▶ _What you need to do_
1 – According to the earthquake forecast evaluation text, how long did the script take to run in total?
2 – From the earthquake forecast evaluation text, quote the passage starting at "Note: But before" and ending at "the function csep.utils.plotting.plot_poisson_consistency_test()".
3 – List every variable name in the code of the earthquake forecast evaluation text that ends in "_result".

▶ _Extract to read_
╭──

Note: But before we use evaluation catalog, we need to link gridded region with observed catalog. Since we have two different grids here, so we do it separately for both grids.
#For Multi-resolution grid, linking region to catalog.
catalog.region = forecast_multi_grid.region
spatial_test_multi_res_result = poisson.spatial_test(forecast_multi_grid, catalog)
number_test_multi_res_result = poisson.number_test(forecast_multi_grid, catalog)
#For Single-resolution grid, linking region to catalog.
catalog.region = forecast_single_grid.region
spatial_test_single_res_result = poisson.spatial_test(forecast_single_grid, catalog)
number_test_single_res_result = poisson.number_test(forecast_single_grid, catalog)
Plot spatial test results
We provide the function csep.utils.plotting.plot_poisson_consistency_test()
to visualize the evaluation results from
consistency tests.
stest_result = [spatial_test_single_res_result, spatial_test_multi_res_result]
ax_spatial = plots.plot_poisson_consistency_test(stest_result,
plot_args={'xlabel': 'Spatial likelihood'})
ntest_result = [number_test_single_res_result, number_test_multi_res_result]
ax_number = plots.plot_poisson_consistency_test(ntest_result,
plot_args={'xlabel': 'Number of Earthquakes'})
Total running time of the script: (0 minutes 1.824 seconds)

╰──

▶ _Dataset excerpt_

╭──

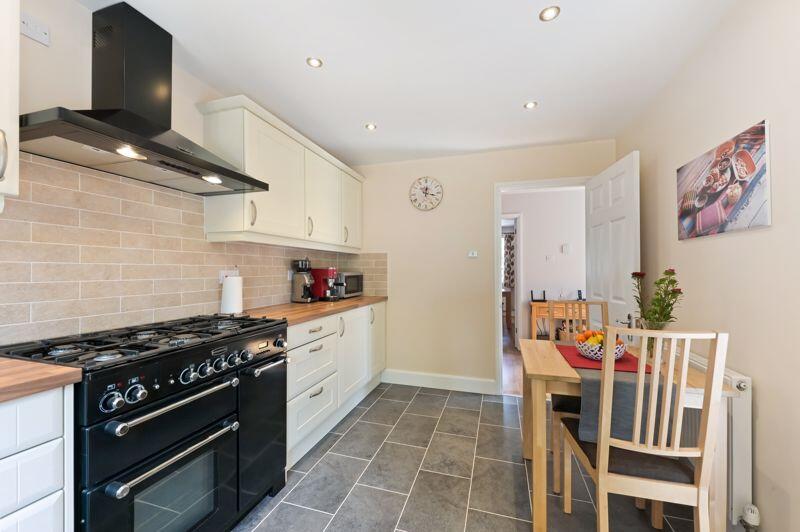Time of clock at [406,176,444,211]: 12:16
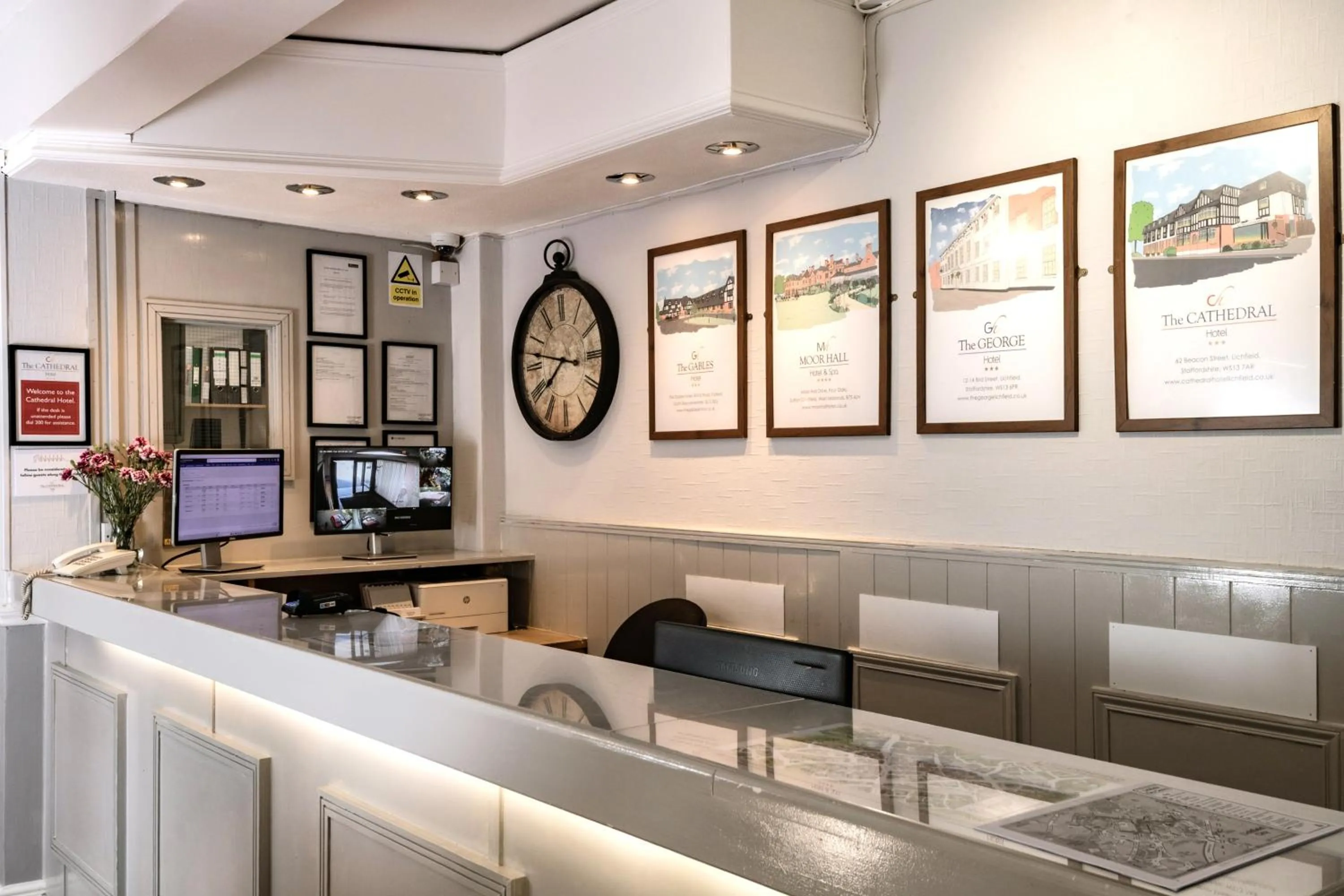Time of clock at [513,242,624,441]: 7:46
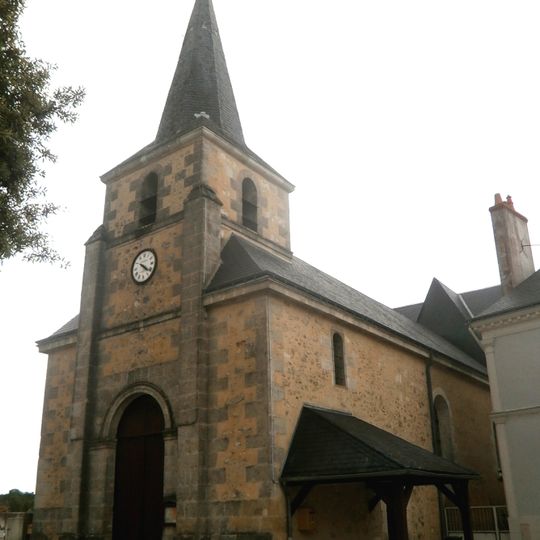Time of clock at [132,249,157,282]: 4:21
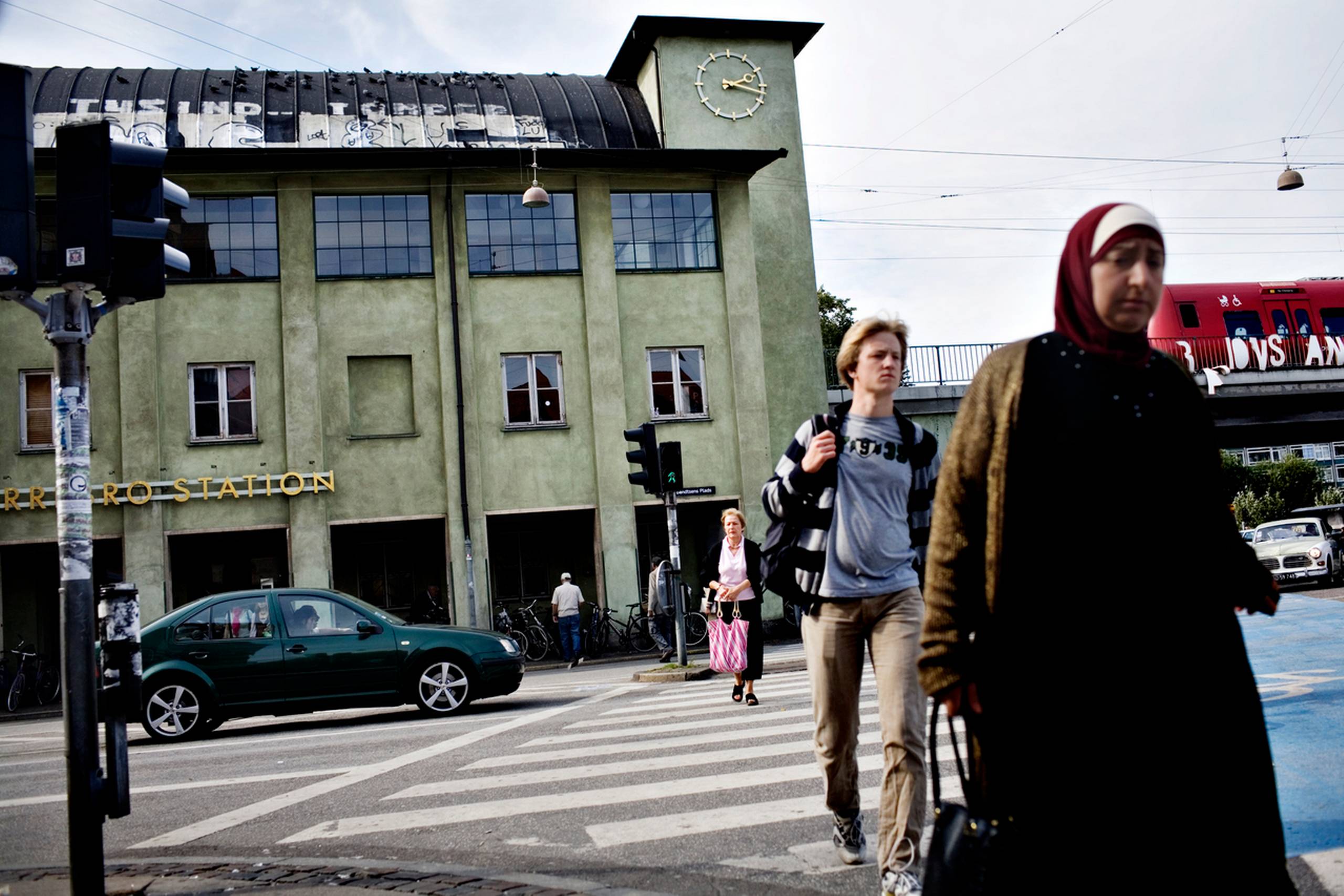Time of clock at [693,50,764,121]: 2:17
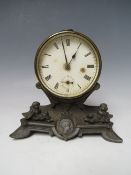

╰──

▶ _Solutions below_
1 – 0 minutes 1.824 seconds

2 –
Note: But before we use evaluation catalog, we need to link gridded region with observed catalog. Since we have two different grids here, so we do it separately for both grids.
#For Multi-resolution grid, linking region to catalog.
catalog.region = forecast_multi_grid.region
spatial_test_multi_res_result = poisson.spatial_test(forecast_multi_grid, catalog)
number_test_multi_res_result = poisson.number_test(forecast_multi_grid, catalog)
#For Single-resolution grid, linking region to catalog.
catalog.region = forecast_single_grid.region
spatial_test_single_res_result = poisson.spatial_test(forecast_single_grid, catalog)
number_test_single_res_result = poisson.number_test(forecast_single_grid, catalog)
Plot spatial test results
We provide the function csep.utils.plotting.plot_poisson_consistency_test()

3 – spatial_test_multi_res_result, number_test_multi_res_result, spatial_test_single_res_result, number_test_single_res_result, stest_result, ntest_result